- Manitoba, Soil Science, Canada (chatraee@myumanitoba.ca)
Understanding how canopy structure and plant nutritional status jointly regulate crop productivity remains a central challenge for precision agriculture, particularly when observations are limited to single growth stages. This study examines whether three-dimensional canopy information derived from unmanned aerial vehicle (UAV) LiDAR can be integrated with multispectral observations to improve spatial characterization of potato yield potential and nitrogen status under irrigated Prairie conditions.
Multispectral imagery and high-density UAV-LiDAR data were acquired at row closure across two growing seasons in southwestern Manitoba, Canada, spanning a controlled gradient of nitrogen availability. Rather than treating yield and nitrogen status as independent targets, we evaluated a joint learning framework in which both variables were estimated simultaneously from the same fused feature space. Multiple neural network architectures were compared under identical data partitions to isolate the effects of shared representation learning. Model interpretation was performed using attribution analysis to distinguish spectral versus structural feature dependence.

OBJECTIVE A:
Say whether each statement below agrees with the potato-yield text. Answer yes or no, and quote the text's deciding words. (i) The imagery and LiDAR data were gathered over two growing seasons in southwestern Manitoba. (ii) Yield and nitrogen status were treated as independent targets. (iii) The neural network architectures were compared under different data partitions.

Scene-based spatial questions
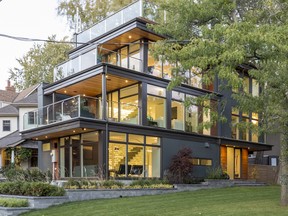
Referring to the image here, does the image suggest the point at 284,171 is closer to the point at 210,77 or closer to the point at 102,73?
the point at 210,77

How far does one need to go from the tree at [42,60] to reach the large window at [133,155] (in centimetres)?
1994

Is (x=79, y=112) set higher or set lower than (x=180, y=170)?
higher

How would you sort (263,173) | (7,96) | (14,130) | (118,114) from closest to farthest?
(118,114)
(263,173)
(14,130)
(7,96)

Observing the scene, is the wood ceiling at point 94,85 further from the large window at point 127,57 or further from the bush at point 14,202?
the bush at point 14,202

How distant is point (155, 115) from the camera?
69.9ft

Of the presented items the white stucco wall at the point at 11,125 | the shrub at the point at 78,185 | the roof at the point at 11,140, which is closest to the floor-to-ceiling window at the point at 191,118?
the shrub at the point at 78,185

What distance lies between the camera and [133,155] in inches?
784

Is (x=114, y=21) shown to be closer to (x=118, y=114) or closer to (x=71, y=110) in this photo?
(x=118, y=114)

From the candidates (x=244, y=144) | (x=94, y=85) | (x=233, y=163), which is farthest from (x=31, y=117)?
(x=244, y=144)

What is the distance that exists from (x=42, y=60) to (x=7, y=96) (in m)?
5.04

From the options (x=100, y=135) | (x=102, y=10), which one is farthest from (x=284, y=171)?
(x=102, y=10)

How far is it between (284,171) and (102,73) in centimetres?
993

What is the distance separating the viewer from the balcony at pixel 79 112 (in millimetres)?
18625

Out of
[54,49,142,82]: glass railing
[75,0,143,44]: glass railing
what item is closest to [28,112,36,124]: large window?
[54,49,142,82]: glass railing
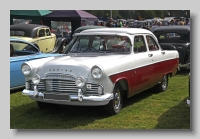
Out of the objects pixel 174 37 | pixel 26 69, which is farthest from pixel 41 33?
pixel 26 69

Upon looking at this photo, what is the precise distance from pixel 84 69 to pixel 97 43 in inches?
47.8

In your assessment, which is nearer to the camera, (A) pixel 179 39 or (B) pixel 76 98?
(B) pixel 76 98

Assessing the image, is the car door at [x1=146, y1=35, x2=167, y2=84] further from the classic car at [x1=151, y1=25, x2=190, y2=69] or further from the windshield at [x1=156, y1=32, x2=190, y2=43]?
the windshield at [x1=156, y1=32, x2=190, y2=43]

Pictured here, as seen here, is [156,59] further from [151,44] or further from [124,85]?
[124,85]

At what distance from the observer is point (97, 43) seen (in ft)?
20.1

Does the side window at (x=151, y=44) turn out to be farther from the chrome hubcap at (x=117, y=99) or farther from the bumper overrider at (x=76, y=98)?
the bumper overrider at (x=76, y=98)

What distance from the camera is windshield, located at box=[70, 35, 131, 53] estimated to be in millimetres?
5992

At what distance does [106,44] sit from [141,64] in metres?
→ 0.77

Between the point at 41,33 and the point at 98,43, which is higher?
the point at 41,33

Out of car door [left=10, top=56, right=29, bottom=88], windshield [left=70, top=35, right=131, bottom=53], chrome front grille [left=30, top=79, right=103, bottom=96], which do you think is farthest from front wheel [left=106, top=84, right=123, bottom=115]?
car door [left=10, top=56, right=29, bottom=88]

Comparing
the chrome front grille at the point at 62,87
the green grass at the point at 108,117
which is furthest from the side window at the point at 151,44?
the chrome front grille at the point at 62,87

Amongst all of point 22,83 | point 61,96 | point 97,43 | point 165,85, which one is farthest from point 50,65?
point 165,85

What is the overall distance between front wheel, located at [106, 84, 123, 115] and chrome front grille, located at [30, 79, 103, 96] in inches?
16.6

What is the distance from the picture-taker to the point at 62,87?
5.07 meters
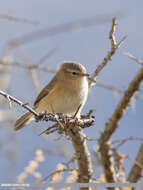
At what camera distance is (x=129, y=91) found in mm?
3670

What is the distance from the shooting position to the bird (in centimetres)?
456

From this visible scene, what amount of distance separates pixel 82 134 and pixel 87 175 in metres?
0.49

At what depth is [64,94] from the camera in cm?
478

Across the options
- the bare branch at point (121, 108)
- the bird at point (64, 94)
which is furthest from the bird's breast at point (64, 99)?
the bare branch at point (121, 108)

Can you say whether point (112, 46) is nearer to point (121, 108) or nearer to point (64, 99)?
point (121, 108)

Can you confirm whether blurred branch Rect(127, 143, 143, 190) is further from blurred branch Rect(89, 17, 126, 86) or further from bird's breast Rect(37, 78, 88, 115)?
blurred branch Rect(89, 17, 126, 86)

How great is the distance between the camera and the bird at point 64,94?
456 cm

OBJECTIVE B:
Lay out as a numbered list the part of the records that opens with the line containing "Across the options" and runs through the end of the records, leaving out blank lines.

TASK SOLUTION A:
(i) Yes: "across two growing seasons in southwestern Manitoba, Canada"
(ii) No: "Rather than treating yield and nitrogen status as independent targets, we evaluated a joint learning framework in which both variables were estimated simultaneously from the same fused feature space."
(iii) No: "Multiple neural network architectures were compared under identical data partitions"

TASK SOLUTION B:
1. Across the options
2. - the bare branch at point (121, 108)
3. - the bird at point (64, 94)
4. which is furthest from the bird's breast at point (64, 99)?
5. the bare branch at point (121, 108)
6. Can you say whether point (112, 46) is nearer to point (121, 108) or nearer to point (64, 99)?
7. point (121, 108)
8. Can you confirm whether blurred branch Rect(127, 143, 143, 190) is further from blurred branch Rect(89, 17, 126, 86) or further from bird's breast Rect(37, 78, 88, 115)?
9. blurred branch Rect(89, 17, 126, 86)
10. How great is the distance between the camera and the bird at point 64,94?
11. 456 cm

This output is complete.